§ **Your goal**
Once the pictures are set aside, copy the data below exactly as it stands.

§ **Stored data**
+---+

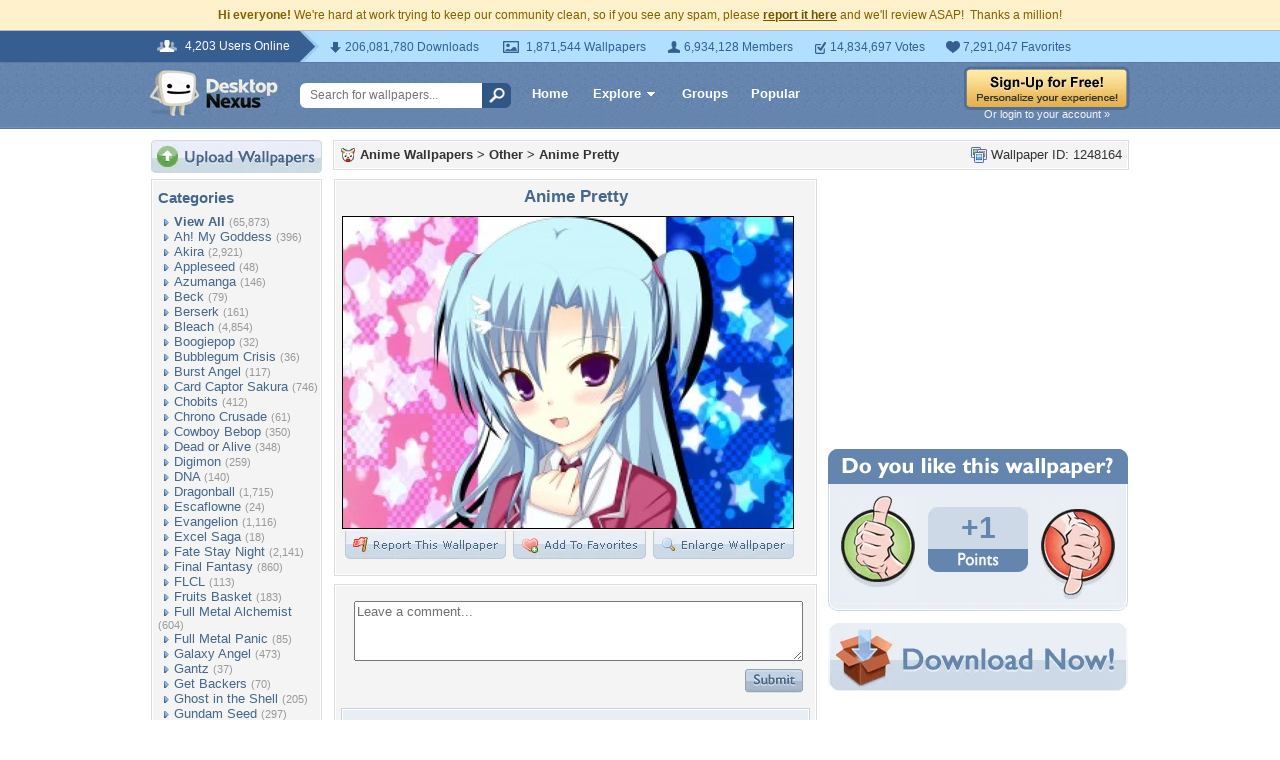

--- FILE ---
content_type: text/html; charset=utf-8
request_url: https://www.google.com/recaptcha/api2/aframe
body_size: 269
content:
<!DOCTYPE HTML><html><head><meta http-equiv="content-type" content="text/html; charset=UTF-8"></head><body><script nonce="GCsNEvMJwkduqWUL_ytX5g">/** Anti-fraud and anti-abuse applications only. See google.com/recaptcha */ try{var clients={'sodar':'https://pagead2.googlesyndication.com/pagead/sodar?'};window.addEventListener("message",function(a){try{if(a.source===window.parent){var b=JSON.parse(a.data);var c=clients[b['id']];if(c){var d=document.createElement('img');d.src=c+b['params']+'&rc='+(localStorage.getItem("rc::a")?sessionStorage.getItem("rc::b"):"");window.document.body.appendChild(d);sessionStorage.setItem("rc::e",parseInt(sessionStorage.getItem("rc::e")||0)+1);localStorage.setItem("rc::h",'1769235413402');}}}catch(b){}});window.parent.postMessage("_grecaptcha_ready", "*");}catch(b){}</script></body></html>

+---+

§ **Your solution**
--- FILE ---
content_type: text/html; charset=utf-8
request_url: https://www.google.com/recaptcha/api2/aframe
body_size: 269
content:
<!DOCTYPE HTML><html><head><meta http-equiv="content-type" content="text/html; charset=UTF-8"></head><body><script nonce="GCsNEvMJwkduqWUL_ytX5g">/** Anti-fraud and anti-abuse applications only. See google.com/recaptcha */ try{var clients={'sodar':'https://pagead2.googlesyndication.com/pagead/sodar?'};window.addEventListener("message",function(a){try{if(a.source===window.parent){var b=JSON.parse(a.data);var c=clients[b['id']];if(c){var d=document.createElement('img');d.src=c+b['params']+'&rc='+(localStorage.getItem("rc::a")?sessionStorage.getItem("rc::b"):"");window.document.body.appendChild(d);sessionStorage.setItem("rc::e",parseInt(sessionStorage.getItem("rc::e")||0)+1);localStorage.setItem("rc::h",'1769235413402');}}}catch(b){}});window.parent.postMessage("_grecaptcha_ready", "*");}catch(b){}</script></body></html>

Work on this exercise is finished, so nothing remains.